Newbie here...getting educated and need some advice on hard starts.

I have a Tiara II by HeatnGlo, about 4 years old.  Clean it every year before we start up. This year, it is VERY hard to start. When I click the start button on, nothing happens.  I have to click it sometimes 5, 6, 7 times before I get the flames going.  

Does  anyone know what is going on?  Dealer was not sure what the issue is,  said it might be static electricity...I'm not so sure about this. 

Please help. Thanks, guys!


----------



## jtp10181 (Jan 3, 2011)

Click what start button? The switch on the stove is toggle on / off.

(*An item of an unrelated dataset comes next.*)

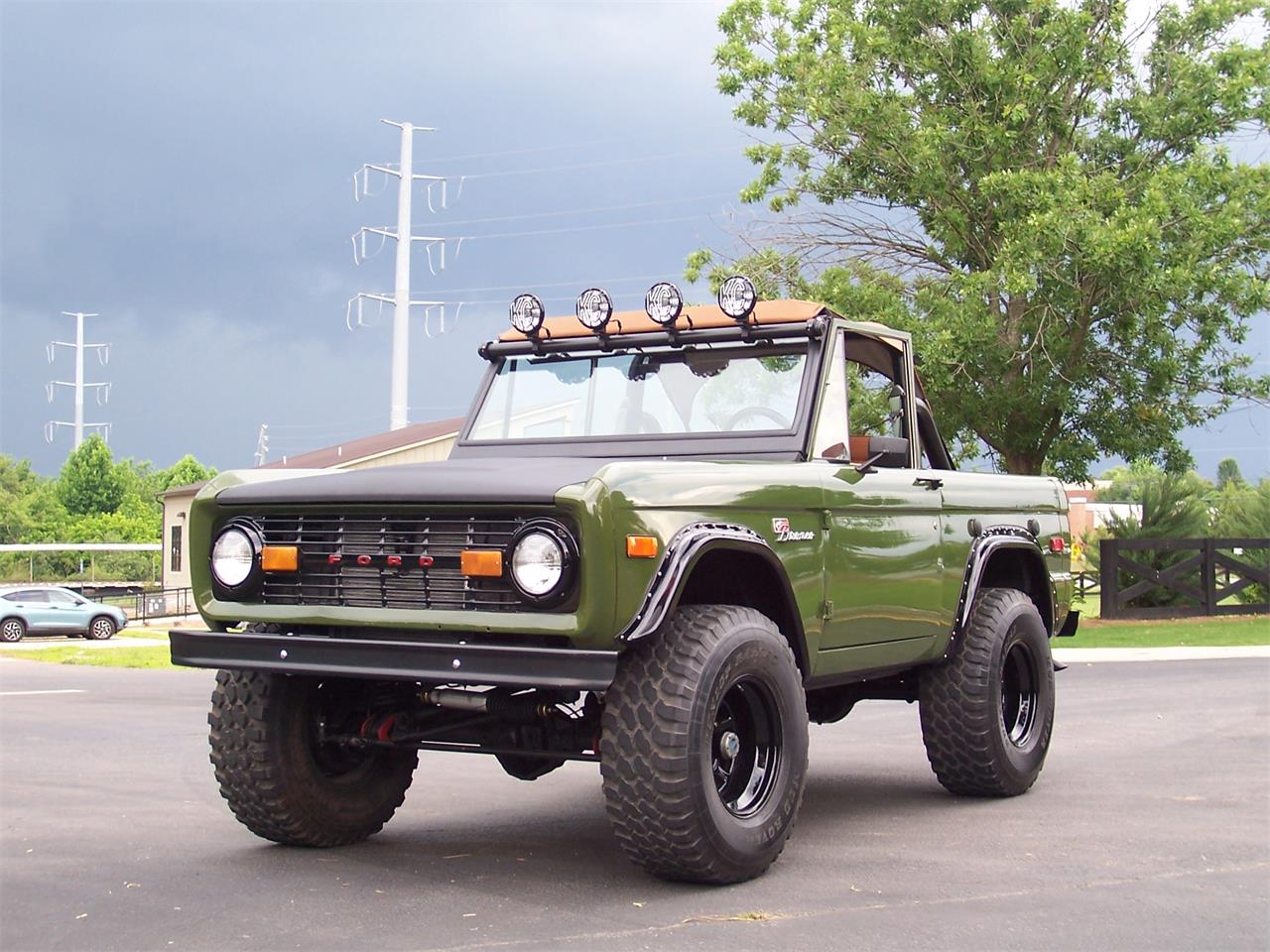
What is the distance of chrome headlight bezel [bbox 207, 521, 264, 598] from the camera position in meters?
6.21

Is that what you are referring to?

Sounds like the thermopile might be getting weak. Does it ever shut off by itself while running? Other possibility is the switch wiring has a loose connection.


----------



## DAKSY (Jan 3, 2011)

jtp10181 said:
			
		

> Click what start button? The switch on the stove is toggle on / off. Is that what you are referring to?
> 
> Sounds like the thermopile might be getting weak. Does it ever shut off by itself while running? Other possibility is the switch wiring has a loose connection.



+1. Also check the t-pile connections. If the screws at the terminal block are not tight, intermittent ignition can also happen.


----------



## LAndrim (Jan 3, 2011)

jtp10181 said:
			
		

> Click what start button? The switch on the stove is toggle on / off. Is that what you are referring to?
> 
> Sounds like the thermopile might be getting weak. Does it ever shut off by itself while running? Other possibility is the switch wiring has a loose connection.



Sorry, yes, I switch I referred to is the on/off switch.  Yes, it has shut of twice while running. Would this be the thermopile you referred to? First thing I did was check all the wires to make sure they weren't frayed or loose, so they are all in good shape. Would you advise replacing the thermopile? Thanks much!


----------



## Wood Heat Stoves (Jan 3, 2011)

replace if lower than 325 mv w/o any load


----------



## ruth140 (Jan 4, 2011)

does the pilot light stay on?


----------



## LAndrim (Jan 4, 2011)

ruth140 said:
			
		

> does the pilot light stay on?


Yes, there is no problem with the pilot, just the need to turn the On/off switch at least a half dozen times.  All connections are tight.
Thanks!


----------



## ruth140 (Jan 4, 2011)

not sure but you might need a new switch. if you "jump" the wires and it unit turns on and stays on...then you can determine that its the switch itself thats bad


----------



## DAKSY (Jan 4, 2011)

ruth140 said:
			
		

> not sure but you might need a new switch. if you "jump" the wires and it unit turns on and stays on...then you can determine that its the switch itself thats bad



Possibly. It could also be the wiring TO the switch...


----------



## LAndrim (Jan 5, 2011)

Thanks all...

I'll try all your suggestions...one of them has to work.  Again, you guys are great..much appreciated!


----------